A firefighter from Dartmouth, N.S., has spent the last eight days walking through muddy paths and across bridges to get to the Mount Everest base camp in Nepal.
“The overall view of the Himalayas is incredible and hard to describe — beyond breathtaking,” said Andrew Maggio in an email, who reached the camp on Sunday.
He was able to see the base and the top of Mount Everest, but the rest of it was obscured by some of the other mountains in the area.
“Seeing the campsites of the actual climbers off in the distance is impressive as there were so many since the month of May is the start of the peak climbing season for those attempting the summit,” said Maggio.
‘Widening my view of the world’
The base camp is a chance for hikers to get to see Mount Everest up close, but to actually climb the mountain, an expensive climbing permit is required from the Nepal government.
“I feel that I benefited from the whole experience by widening my view of the world and learning about other cultures,” said Maggio, who has been planning to do the hike ever since 2015.
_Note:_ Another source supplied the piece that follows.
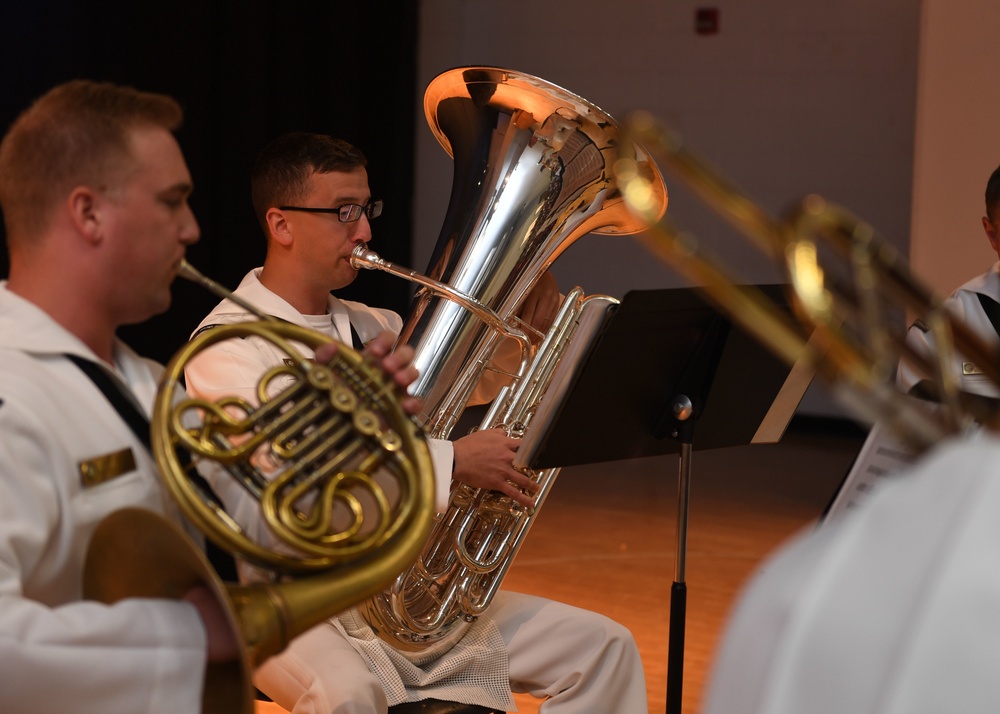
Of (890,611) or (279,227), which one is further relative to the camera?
(279,227)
He said he was inspired to do the hike by a former co-worker.
“She and I both booked our trip through G Adventures for May 2015, but after the tragic earthquake that struck Nepal in April of that year, we were forced to cancel our plans,” Maggio said.
Preparing for the trek
Happy Mother’s Day from the Mount Everest base camp on May 12.
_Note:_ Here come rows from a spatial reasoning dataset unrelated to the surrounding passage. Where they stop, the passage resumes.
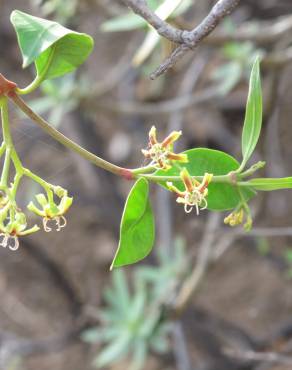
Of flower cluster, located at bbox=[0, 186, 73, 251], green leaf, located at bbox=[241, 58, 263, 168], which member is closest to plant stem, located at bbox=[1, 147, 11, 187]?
flower cluster, located at bbox=[0, 186, 73, 251]

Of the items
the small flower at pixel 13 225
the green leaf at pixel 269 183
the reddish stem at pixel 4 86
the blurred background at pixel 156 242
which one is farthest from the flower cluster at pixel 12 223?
the blurred background at pixel 156 242

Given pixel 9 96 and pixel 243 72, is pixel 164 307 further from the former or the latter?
pixel 9 96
“It wasn’t until this year that I had both the time and resources to follow through with my original plan,” he added.
For the last couple of months, he has been preparing for the trip physically.
Maggio said that he feels fortunate that Halifax’s fire department “encourages a healthy lifestyle.”
“All the stations have a treadmill along with some other fitness equipment. Each shift… I would try to get a short walking workout in on the treadmill while wearing either a weighted vest or my hiking backpack loaded up with some weight.”
He’s also a part-time primary care paramedic with Emergency Health Services’ Ground Ambulance Services and has been with them for eight years.
Maggio said his biggest challenge in doing the trek was trying to adjust to the altitude. Normally, people would get headaches or nausea as oxygen levels lessen at high elevations.
“I did find it a bit of a struggle to catch my breath until I could get myself into a comfortable pace and control my breathing,” Maggio said.
“Also, staying hydrated is really important for helping prevent altitude sickness. The challenge there was unless we were buying bottled water, we had to treat the water that we would fill our reusable bottles up with.”
Maggio said he’ll be enjoying the rest of his trip in Nepal and that he’s planning to go onto new adventures.
“I’m very interested in visiting Cambodia to see Angkor Wat temple as well as travelling to Africa to hike Kilimanjaro as well as explore Victoria Falls during the dry season so I can wade out to the edge of the falls in what’s known as the Devil’s Pool.”